Output the material below as a Markdown table with the columns Row and Line text. Cover only the stretch from the line containing "What is the estimated" through the end of the material, number each row, skip blank lines, and leave out the pictures.

____ MATERIAL TO PROCESS

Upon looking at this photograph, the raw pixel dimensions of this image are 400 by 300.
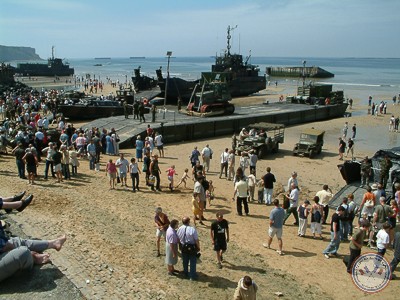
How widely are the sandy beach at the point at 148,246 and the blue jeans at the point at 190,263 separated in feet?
0.61

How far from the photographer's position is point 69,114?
32.3 m

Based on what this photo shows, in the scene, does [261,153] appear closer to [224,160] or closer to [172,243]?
[224,160]

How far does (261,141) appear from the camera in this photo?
22172 mm

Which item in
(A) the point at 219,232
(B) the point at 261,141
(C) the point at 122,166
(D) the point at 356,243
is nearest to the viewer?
(A) the point at 219,232

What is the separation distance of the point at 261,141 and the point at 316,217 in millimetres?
11262

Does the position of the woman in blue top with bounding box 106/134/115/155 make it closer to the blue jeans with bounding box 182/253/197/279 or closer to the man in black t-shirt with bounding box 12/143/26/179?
the man in black t-shirt with bounding box 12/143/26/179

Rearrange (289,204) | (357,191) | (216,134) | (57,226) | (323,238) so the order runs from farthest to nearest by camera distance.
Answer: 1. (216,134)
2. (357,191)
3. (289,204)
4. (323,238)
5. (57,226)

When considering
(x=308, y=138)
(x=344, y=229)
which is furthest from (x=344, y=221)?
(x=308, y=138)

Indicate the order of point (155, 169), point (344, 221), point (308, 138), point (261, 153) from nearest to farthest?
point (344, 221) < point (155, 169) < point (261, 153) < point (308, 138)

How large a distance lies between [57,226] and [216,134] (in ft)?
63.3

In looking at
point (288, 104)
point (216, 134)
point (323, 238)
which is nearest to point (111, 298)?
point (323, 238)

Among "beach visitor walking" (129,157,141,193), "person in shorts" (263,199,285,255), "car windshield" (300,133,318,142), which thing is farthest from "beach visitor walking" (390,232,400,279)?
"car windshield" (300,133,318,142)

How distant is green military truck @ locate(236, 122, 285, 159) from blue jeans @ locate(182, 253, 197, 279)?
1359cm

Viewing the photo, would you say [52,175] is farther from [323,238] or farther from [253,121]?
[253,121]
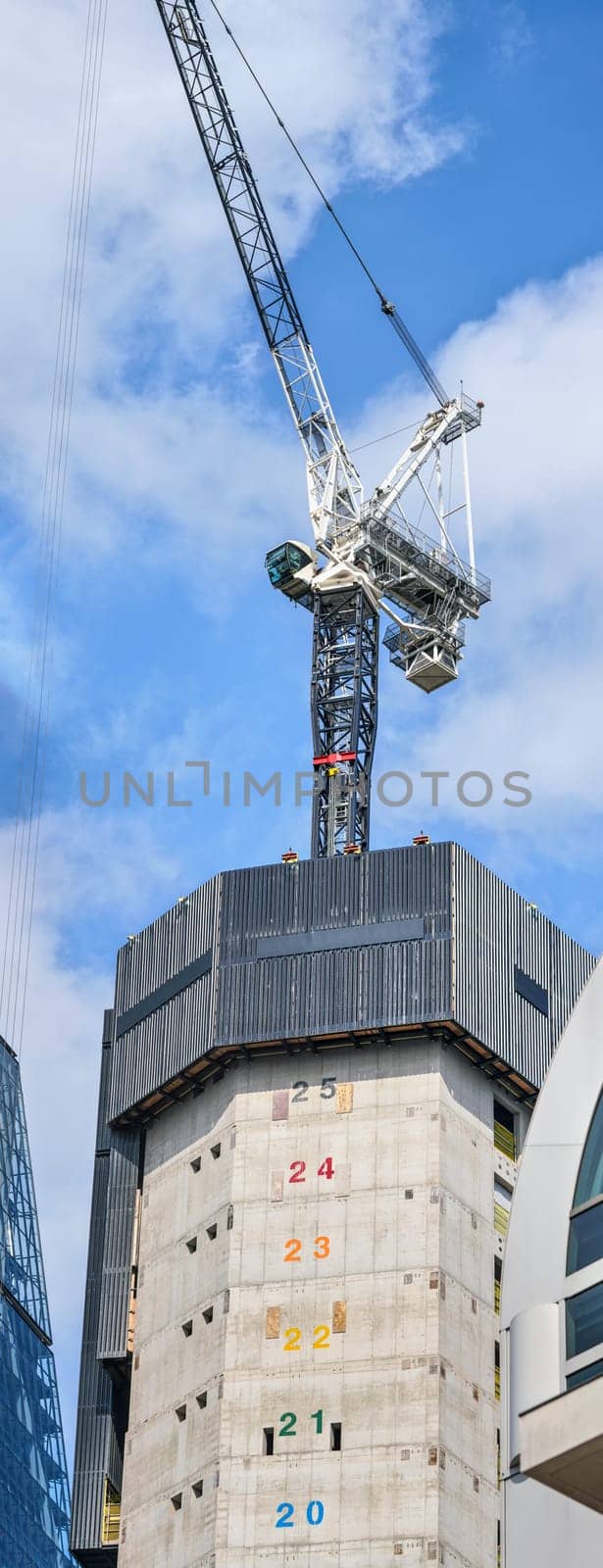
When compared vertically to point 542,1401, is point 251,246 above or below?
above

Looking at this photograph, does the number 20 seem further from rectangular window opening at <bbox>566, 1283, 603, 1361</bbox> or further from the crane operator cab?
rectangular window opening at <bbox>566, 1283, 603, 1361</bbox>

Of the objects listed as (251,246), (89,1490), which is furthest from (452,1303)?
(251,246)

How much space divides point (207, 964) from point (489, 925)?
13.8 m

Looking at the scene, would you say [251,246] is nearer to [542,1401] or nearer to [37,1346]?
[37,1346]

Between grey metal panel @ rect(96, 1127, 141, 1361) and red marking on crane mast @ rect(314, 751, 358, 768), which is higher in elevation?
red marking on crane mast @ rect(314, 751, 358, 768)

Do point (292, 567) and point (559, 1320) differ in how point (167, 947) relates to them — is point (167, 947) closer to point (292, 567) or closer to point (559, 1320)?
point (292, 567)

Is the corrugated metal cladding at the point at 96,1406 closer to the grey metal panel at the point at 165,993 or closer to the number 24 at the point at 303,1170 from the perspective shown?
the grey metal panel at the point at 165,993

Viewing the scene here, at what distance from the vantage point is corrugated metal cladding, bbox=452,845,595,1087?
417ft

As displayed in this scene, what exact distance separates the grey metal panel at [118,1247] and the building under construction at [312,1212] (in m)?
0.14

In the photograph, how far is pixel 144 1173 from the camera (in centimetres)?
13288

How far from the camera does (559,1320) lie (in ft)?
131

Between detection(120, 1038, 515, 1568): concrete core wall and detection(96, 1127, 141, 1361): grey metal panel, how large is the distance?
1554mm

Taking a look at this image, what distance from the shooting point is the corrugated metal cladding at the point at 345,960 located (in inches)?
4988

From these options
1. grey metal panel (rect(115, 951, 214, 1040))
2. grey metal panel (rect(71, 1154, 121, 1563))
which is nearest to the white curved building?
grey metal panel (rect(115, 951, 214, 1040))
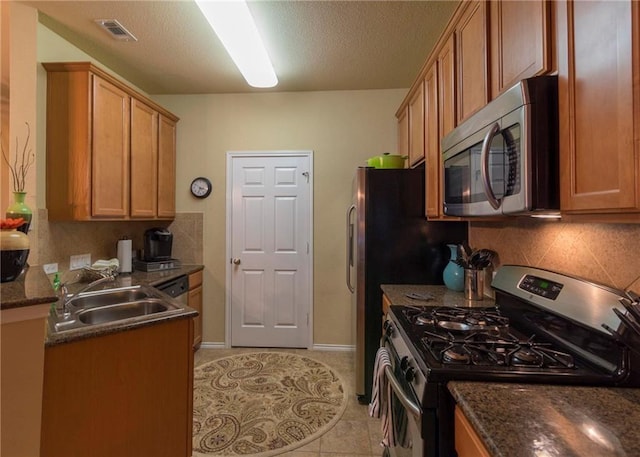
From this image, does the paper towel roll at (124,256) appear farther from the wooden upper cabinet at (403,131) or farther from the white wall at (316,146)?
the wooden upper cabinet at (403,131)

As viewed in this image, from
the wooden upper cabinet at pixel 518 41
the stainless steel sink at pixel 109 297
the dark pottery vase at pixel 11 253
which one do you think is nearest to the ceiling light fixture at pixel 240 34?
the wooden upper cabinet at pixel 518 41

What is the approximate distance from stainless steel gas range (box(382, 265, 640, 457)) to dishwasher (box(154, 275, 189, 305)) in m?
2.02

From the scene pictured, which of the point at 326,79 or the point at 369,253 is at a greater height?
the point at 326,79

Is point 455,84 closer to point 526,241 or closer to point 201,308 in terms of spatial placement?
point 526,241

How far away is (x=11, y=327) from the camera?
1002 millimetres

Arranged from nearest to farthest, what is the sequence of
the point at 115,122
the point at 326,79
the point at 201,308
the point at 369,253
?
the point at 369,253 → the point at 115,122 → the point at 326,79 → the point at 201,308

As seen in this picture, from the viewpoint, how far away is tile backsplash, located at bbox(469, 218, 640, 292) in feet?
3.39

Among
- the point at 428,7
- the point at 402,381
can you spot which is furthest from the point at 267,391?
the point at 428,7

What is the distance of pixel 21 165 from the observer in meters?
1.95

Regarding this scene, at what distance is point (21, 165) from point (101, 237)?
0.91m

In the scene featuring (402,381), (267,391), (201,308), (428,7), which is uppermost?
(428,7)

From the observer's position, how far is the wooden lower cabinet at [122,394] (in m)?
1.27

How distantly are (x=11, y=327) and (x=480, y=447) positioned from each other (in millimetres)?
1466

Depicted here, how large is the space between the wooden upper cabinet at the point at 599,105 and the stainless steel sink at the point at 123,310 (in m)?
A: 2.01
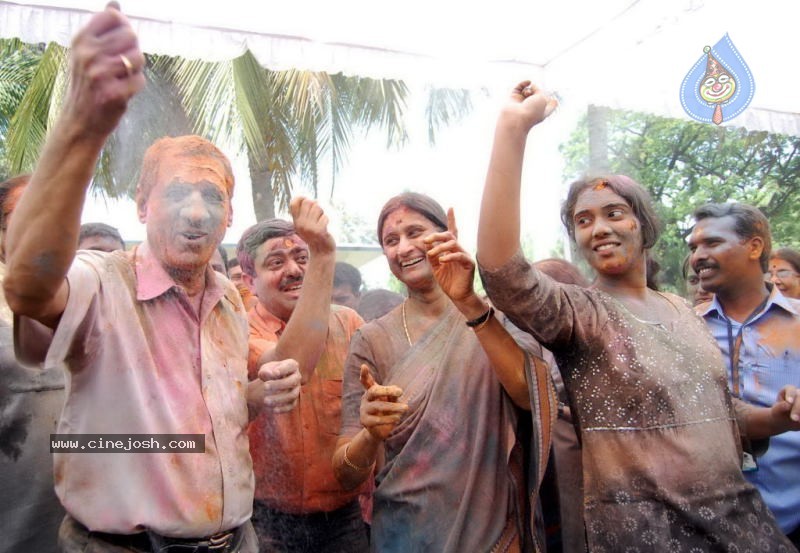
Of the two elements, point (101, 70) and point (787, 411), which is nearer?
point (101, 70)

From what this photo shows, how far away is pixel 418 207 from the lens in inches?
86.0

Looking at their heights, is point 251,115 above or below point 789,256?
above

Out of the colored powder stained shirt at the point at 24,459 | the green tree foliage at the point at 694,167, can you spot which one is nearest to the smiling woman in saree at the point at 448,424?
the colored powder stained shirt at the point at 24,459

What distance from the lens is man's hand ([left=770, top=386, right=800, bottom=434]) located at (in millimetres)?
1997

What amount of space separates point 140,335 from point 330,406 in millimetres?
1028

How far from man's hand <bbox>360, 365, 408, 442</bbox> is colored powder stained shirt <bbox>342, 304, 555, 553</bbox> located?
179 millimetres

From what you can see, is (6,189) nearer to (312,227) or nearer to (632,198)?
(312,227)

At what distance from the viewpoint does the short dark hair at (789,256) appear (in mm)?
4152

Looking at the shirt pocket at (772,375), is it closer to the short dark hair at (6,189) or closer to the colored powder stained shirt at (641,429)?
the colored powder stained shirt at (641,429)

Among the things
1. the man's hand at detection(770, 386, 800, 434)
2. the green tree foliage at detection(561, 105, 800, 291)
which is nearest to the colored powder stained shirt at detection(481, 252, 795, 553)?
the man's hand at detection(770, 386, 800, 434)

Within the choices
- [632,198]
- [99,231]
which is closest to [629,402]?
[632,198]

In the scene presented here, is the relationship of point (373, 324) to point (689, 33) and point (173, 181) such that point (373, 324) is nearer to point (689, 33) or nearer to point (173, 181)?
point (173, 181)

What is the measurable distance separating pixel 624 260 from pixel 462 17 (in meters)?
1.75
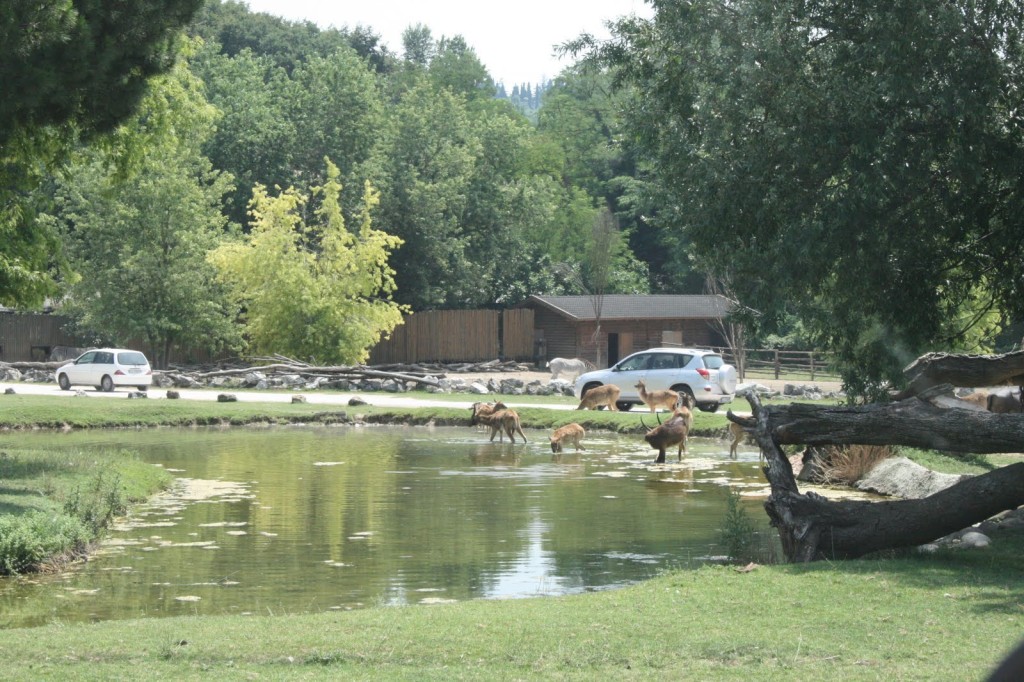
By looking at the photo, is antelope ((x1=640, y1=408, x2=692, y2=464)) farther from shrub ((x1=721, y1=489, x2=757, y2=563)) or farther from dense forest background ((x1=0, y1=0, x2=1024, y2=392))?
shrub ((x1=721, y1=489, x2=757, y2=563))

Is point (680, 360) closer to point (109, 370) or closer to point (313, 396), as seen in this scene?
point (313, 396)

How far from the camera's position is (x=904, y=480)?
1941cm

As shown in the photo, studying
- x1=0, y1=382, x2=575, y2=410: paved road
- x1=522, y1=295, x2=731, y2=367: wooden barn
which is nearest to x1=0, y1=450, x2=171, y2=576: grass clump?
x1=0, y1=382, x2=575, y2=410: paved road

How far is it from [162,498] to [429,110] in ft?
163

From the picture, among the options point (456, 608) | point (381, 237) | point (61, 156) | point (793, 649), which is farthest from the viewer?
point (381, 237)

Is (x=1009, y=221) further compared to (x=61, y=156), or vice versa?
(x=61, y=156)

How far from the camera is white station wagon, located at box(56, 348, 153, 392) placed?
141 ft

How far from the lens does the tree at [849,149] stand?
14031 millimetres

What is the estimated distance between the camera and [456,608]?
10.8 metres

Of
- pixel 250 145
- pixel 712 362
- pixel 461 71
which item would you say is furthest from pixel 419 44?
pixel 712 362

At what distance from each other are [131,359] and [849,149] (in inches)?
1340

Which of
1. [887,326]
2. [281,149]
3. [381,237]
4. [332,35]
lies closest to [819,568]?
[887,326]

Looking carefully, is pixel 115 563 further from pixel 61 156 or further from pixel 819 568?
pixel 819 568

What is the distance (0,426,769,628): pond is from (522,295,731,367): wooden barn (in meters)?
34.8
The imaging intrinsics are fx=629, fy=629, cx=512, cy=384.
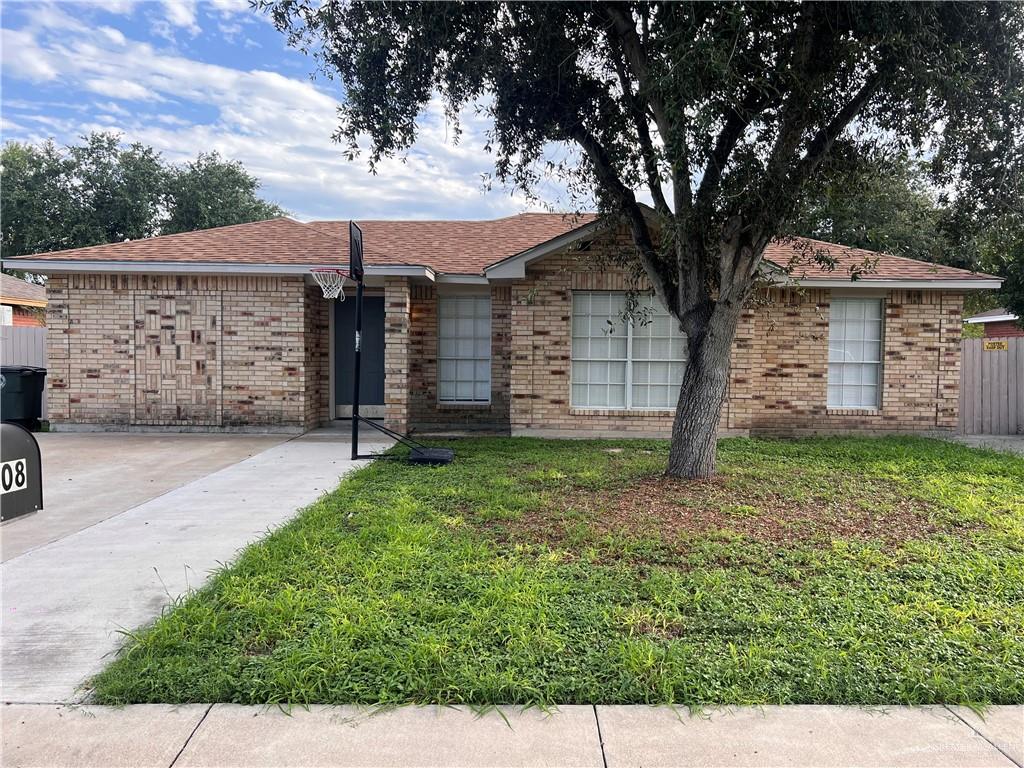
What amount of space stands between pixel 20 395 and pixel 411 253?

________

WRITTEN ANSWER
| Row | Line text |
|---|---|
| 1 | What is the estimated distance between the camera and [456,608]? |
| 2 | 10.8 metres |
| 3 | Of |
| 4 | - pixel 250 145 |
| 5 | - pixel 712 362 |
| 6 | - pixel 461 71 |
| 7 | which item would you say is furthest from pixel 419 44? |
| 8 | pixel 712 362 |
| 9 | At what distance from each other are [131,359] and [849,149] (in inches)? |
| 10 | 1340 |
| 11 | Which of |
| 12 | 1. [887,326] |
| 13 | 2. [281,149] |
| 14 | 3. [381,237] |
| 15 | 4. [332,35] |
| 16 | lies closest to [819,568]? |
| 17 | [887,326] |
| 18 | Looking carefully, is pixel 115 563 further from pixel 61 156 or further from pixel 819 568? |
| 19 | pixel 819 568 |
| 20 | What is the distance (0,426,769,628): pond is from (522,295,731,367): wooden barn (in meters)? |
| 21 | 34.8 |
| 22 | The imaging intrinsics are fx=629, fy=629, cx=512, cy=384. |
| 23 | What amount of space stands between pixel 20 395 and pixel 411 253? |